Mutige Reformen in Griechenland

«Wir schätzen die Entschlossenheit und Disziplin, mit der die griechische Regierung die Strukturreformen anpackt», betonte Außenminister Guido Westerwelle nach seinem Treffen mit dem griechischen Außenminister Dimitrios Droutsas in Berlin. Das europaweite Engagement zur Sicherung der langfristigen Stabilität des Euro stand im Mittelpunkt des Gesprächs.

Insbesondere begrüßte der Bundesaußenminister, dass die Reformen in Griechenland auch ganz offensichtlich von der Bevölkerung unterstützt und mitgetragen werden. Das hätten die Kommunalwahlen am letzten Wochenende deutlich gezeigt.

Auf dem zurückliegenden Europäischen Rat wurden die Weichen für eine Stärkung des Stabilitätspakts gestellt. «Es ist aus unserer Sicht notwendig, dass wir einen Krisenmechanismus haben, der tatsächlich wirken kann», so Minister Westerwelle. Deshalb sollten die Sanktionen möglichst weitgehend der politischen Opportunität entzogen werden. Zu einem Stabilitätspakt mit Autorität gehöre zudem auch die Beteiligung der privaten Gläubiger.

Enge Freundschaft

Ebenso wie der Bundesaußenminister lobte auch Droutsas das «hohe Niveau» der bilateralen Beziehungen. Das Verhältnis zu Deutschland sei für Griechenland besonders wichtig. Er dankte der deutschen Regierung und der deutschen Bevölkerung für die «Unterstützung und Solidarität, die Griechenland in diesen schwierigen Zeiten der Krise gezeigt wurde».

Die Türkei und die EU

Auch der EU-Beitrittsprozess der Türkei war Thema beim Gespräch der Außenminister.
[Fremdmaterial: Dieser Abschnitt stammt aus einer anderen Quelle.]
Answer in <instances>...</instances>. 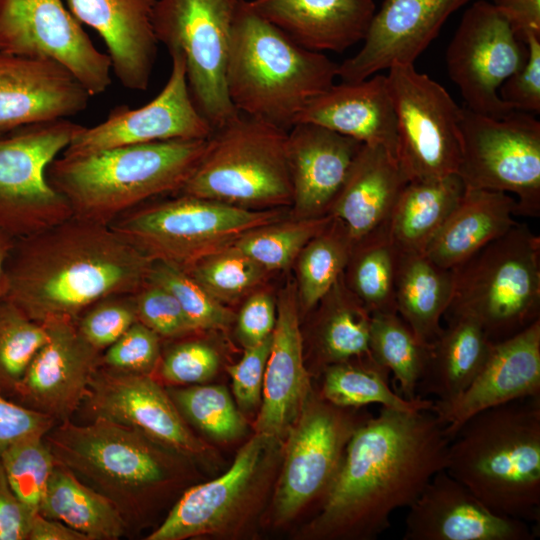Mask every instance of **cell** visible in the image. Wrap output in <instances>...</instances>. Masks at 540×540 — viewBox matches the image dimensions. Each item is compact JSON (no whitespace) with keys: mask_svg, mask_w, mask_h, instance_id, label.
I'll list each match as a JSON object with an SVG mask.
<instances>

Gemeinsam sei man der Überzeugung, so Westerwelle, dass «die europäische Perspektive der erfolgreichste Weg ist, um die Reformen der Türkei in Richtung von noch mehr Rechtsstaatlichkeit und noch größeren bürgerlichen Freiheiten zu beflügeln». Mit dem Tempo ihrer Reformen gebe die Türkei auch das Tempo ihrer Annäherung an Europa vor.

Reform der Vereinten Nationen

Westerwelle bedankte sich für die Glückwünsche, die der griechische Außenminister ihm zur Wahl Deutschlands in den Sicherheitsrat übermittelt hatte. Deutschland sehe die Notwendigkeit für Reformen innerhalb der Vereinten Nationen. Westerwelle begrüßte die klare Erklärung des amerikanischen Präsidenten zur Unterstützung der indischen Ambitionen in Richtung einer Vollmitgliedschaft im VN-Sicherheitsrat.Dies sei auch die deutsche Haltung: «Wir wollen einen Sicherheitsrat, der die reale Situation in der Welt besser abbildet, als das zur Zeit der Fall ist.» Deshalb werde man sich im Format der G4 (Deutschland, Brasilien, Indien und Japan) weiterhin um eine Reform des Sicherheitsrats und der Vereinten Nationen insgesamt bemühen.